_PROBLEM REQUIREMENTS:_ Please copy the data below word for word, leaving out the pictures.

Excerpts from spatial question data:
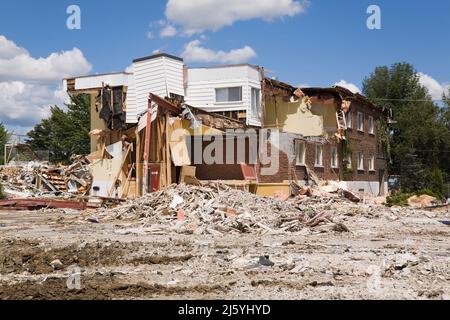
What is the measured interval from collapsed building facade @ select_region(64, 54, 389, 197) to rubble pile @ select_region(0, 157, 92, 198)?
3.14 meters

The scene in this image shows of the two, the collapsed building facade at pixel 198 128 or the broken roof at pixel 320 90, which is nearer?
the collapsed building facade at pixel 198 128

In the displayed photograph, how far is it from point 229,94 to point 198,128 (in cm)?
400

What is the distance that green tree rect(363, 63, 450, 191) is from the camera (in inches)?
2063

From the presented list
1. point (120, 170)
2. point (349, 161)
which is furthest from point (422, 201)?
point (120, 170)

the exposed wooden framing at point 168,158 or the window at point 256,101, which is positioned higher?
the window at point 256,101

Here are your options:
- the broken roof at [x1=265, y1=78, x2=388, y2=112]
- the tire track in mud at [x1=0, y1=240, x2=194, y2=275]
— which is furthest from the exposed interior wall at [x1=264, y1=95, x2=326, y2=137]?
the tire track in mud at [x1=0, y1=240, x2=194, y2=275]

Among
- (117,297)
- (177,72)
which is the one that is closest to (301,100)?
(177,72)

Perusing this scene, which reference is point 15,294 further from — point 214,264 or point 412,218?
point 412,218

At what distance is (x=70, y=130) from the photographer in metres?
67.9

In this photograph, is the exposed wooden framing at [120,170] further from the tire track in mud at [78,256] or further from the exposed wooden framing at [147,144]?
the tire track in mud at [78,256]

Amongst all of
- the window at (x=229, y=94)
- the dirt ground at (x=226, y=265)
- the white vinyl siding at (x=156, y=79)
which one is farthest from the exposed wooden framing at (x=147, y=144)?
the dirt ground at (x=226, y=265)

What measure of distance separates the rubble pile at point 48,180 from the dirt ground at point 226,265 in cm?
1774

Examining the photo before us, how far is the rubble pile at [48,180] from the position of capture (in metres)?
33.3
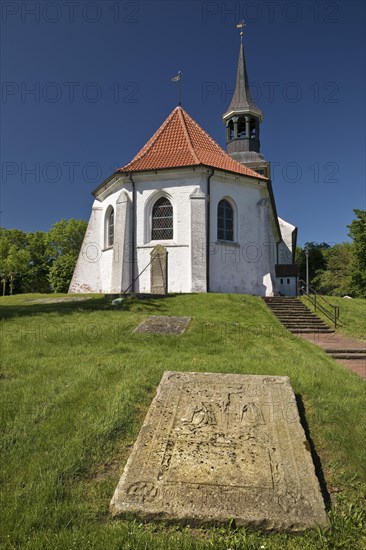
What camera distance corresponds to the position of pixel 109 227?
71.9ft

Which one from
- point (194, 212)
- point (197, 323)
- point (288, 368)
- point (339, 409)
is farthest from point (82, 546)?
point (194, 212)

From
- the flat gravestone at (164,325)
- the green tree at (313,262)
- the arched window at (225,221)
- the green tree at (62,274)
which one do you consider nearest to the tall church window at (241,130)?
the arched window at (225,221)

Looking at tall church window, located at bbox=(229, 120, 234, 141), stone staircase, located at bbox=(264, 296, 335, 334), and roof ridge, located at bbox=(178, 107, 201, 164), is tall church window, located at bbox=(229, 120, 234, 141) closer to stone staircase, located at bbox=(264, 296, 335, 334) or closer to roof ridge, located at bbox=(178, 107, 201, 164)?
roof ridge, located at bbox=(178, 107, 201, 164)

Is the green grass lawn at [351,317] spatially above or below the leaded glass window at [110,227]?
below

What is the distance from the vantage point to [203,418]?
4070mm

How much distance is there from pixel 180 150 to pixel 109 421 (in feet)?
60.0

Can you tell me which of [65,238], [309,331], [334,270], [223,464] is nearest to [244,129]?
[309,331]

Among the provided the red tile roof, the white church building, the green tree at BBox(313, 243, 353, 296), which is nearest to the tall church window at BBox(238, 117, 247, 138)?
the red tile roof

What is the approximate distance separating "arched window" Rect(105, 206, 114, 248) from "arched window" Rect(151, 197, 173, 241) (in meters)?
3.17

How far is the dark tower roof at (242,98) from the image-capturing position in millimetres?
30859

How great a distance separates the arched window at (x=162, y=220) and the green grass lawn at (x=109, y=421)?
1063cm

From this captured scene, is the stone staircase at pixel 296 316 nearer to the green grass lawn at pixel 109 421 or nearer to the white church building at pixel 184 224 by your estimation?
the white church building at pixel 184 224

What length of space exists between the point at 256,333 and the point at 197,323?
1.52 meters

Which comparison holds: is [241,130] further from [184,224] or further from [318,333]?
[318,333]
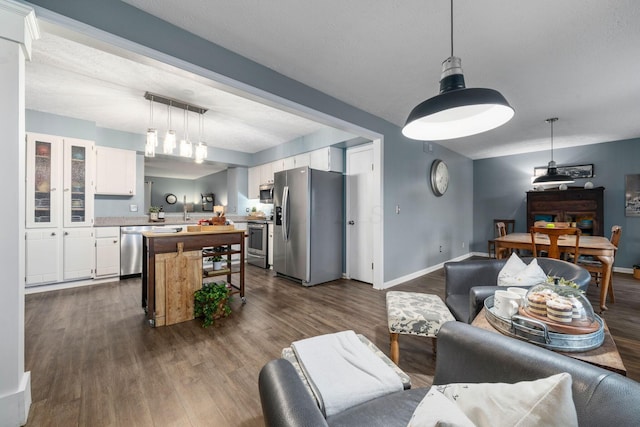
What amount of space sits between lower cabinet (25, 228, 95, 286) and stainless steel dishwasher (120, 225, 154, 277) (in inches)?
14.3

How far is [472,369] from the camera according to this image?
949 millimetres

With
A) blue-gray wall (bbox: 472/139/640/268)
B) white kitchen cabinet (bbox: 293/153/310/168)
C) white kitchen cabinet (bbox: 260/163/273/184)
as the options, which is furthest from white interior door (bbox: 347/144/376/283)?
blue-gray wall (bbox: 472/139/640/268)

_ANSWER TO THE PROBLEM:_
What is the measured interval from collapsed building facade @ select_region(64, 54, 389, 197) to rubble pile @ select_region(0, 157, 92, 198)?
3.14 meters

The scene in this image shows of the two, the collapsed building facade at pixel 198 128 or the broken roof at pixel 320 90, which is nearer?
the collapsed building facade at pixel 198 128

In the displayed photograph, how far is it from point 229,94 to point 198,128 (in cm)?
400

What is the distance that green tree rect(363, 63, 450, 191) is from the camera (in inches)?
2063

From the presented list
1. point (120, 170)
2. point (349, 161)
which is furthest from point (422, 201)?
point (120, 170)

the exposed wooden framing at point 168,158 or the window at point 256,101, which is positioned higher?
the window at point 256,101

Here are your options:
- the broken roof at [x1=265, y1=78, x2=388, y2=112]
- the tire track in mud at [x1=0, y1=240, x2=194, y2=275]
— which is furthest from the exposed interior wall at [x1=264, y1=95, x2=326, y2=137]?
the tire track in mud at [x1=0, y1=240, x2=194, y2=275]

Among
- (117,297)
- (177,72)
which is the one that is closest to (301,100)?
(177,72)

Perusing this scene, which reference is point 15,294 further from — point 214,264 or point 412,218?
point 412,218

At what distance is (x=70, y=130) from the photographer in metres?
67.9

In this photograph, is the exposed wooden framing at [120,170] further from the tire track in mud at [78,256] or further from the exposed wooden framing at [147,144]?
the tire track in mud at [78,256]

Amongst all of
- the window at (x=229, y=94)
- the dirt ground at (x=226, y=265)
- the white vinyl siding at (x=156, y=79)
which one is farthest from the exposed wooden framing at (x=147, y=144)?
the dirt ground at (x=226, y=265)

What measure of distance separates the rubble pile at point 48,180 from the dirt ground at point 226,265 in cm?
1774

Examining the photo before us, how far is the rubble pile at [48,180] from the position of capture (in metres)?
33.3
What camera distance corresponds to the position of pixel 109 227?
71.9ft

Which one from
- point (194, 212)
- point (197, 323)
- point (288, 368)
- point (339, 409)
is farthest from point (82, 546)?
point (194, 212)

From
- the flat gravestone at (164,325)
- the green tree at (313,262)
- the arched window at (225,221)
- the green tree at (62,274)
which one do you consider nearest to the tall church window at (241,130)?
the arched window at (225,221)

Looking at tall church window, located at bbox=(229, 120, 234, 141), stone staircase, located at bbox=(264, 296, 335, 334), and roof ridge, located at bbox=(178, 107, 201, 164), is tall church window, located at bbox=(229, 120, 234, 141) closer to stone staircase, located at bbox=(264, 296, 335, 334) or closer to roof ridge, located at bbox=(178, 107, 201, 164)?
roof ridge, located at bbox=(178, 107, 201, 164)

Is the green grass lawn at [351,317] spatially above or below the leaded glass window at [110,227]?
below

What is the distance from the vantage point to [203,418]?
4070mm

How much distance is there from pixel 180 150 to pixel 109 421 (in feet)?
60.0

Can you tell me which of [65,238], [309,331], [334,270], [223,464] is nearest to [244,129]?
[309,331]

Among the provided the red tile roof, the white church building, the green tree at BBox(313, 243, 353, 296), which is nearest to the tall church window at BBox(238, 117, 247, 138)?
the red tile roof

What is the approximate distance separating "arched window" Rect(105, 206, 114, 248) from "arched window" Rect(151, 197, 173, 241) (in meters)?
3.17

How far is the dark tower roof at (242,98) from the image-capturing position in millimetres?
30859

How great a distance separates the arched window at (x=162, y=220) and the green grass lawn at (x=109, y=421)?
1063cm

From this captured scene, is the stone staircase at pixel 296 316 nearer to the green grass lawn at pixel 109 421 or nearer to the white church building at pixel 184 224 by your estimation?
the white church building at pixel 184 224

What length of space exists between the point at 256,333 and the point at 197,323?
1.52 meters

Which comparison holds: is [241,130] further from [184,224] or further from [318,333]?
[318,333]
What amount of space sits between lower cabinet (25, 228, 95, 286) and stainless steel dishwasher (120, 225, 154, 277) (in inches)?
14.3

How far is [472,369] from the camera according to this image?
949 millimetres

With
A) blue-gray wall (bbox: 472/139/640/268)
B) white kitchen cabinet (bbox: 293/153/310/168)
C) white kitchen cabinet (bbox: 260/163/273/184)
as the options, which is furthest from white interior door (bbox: 347/144/376/283)?
blue-gray wall (bbox: 472/139/640/268)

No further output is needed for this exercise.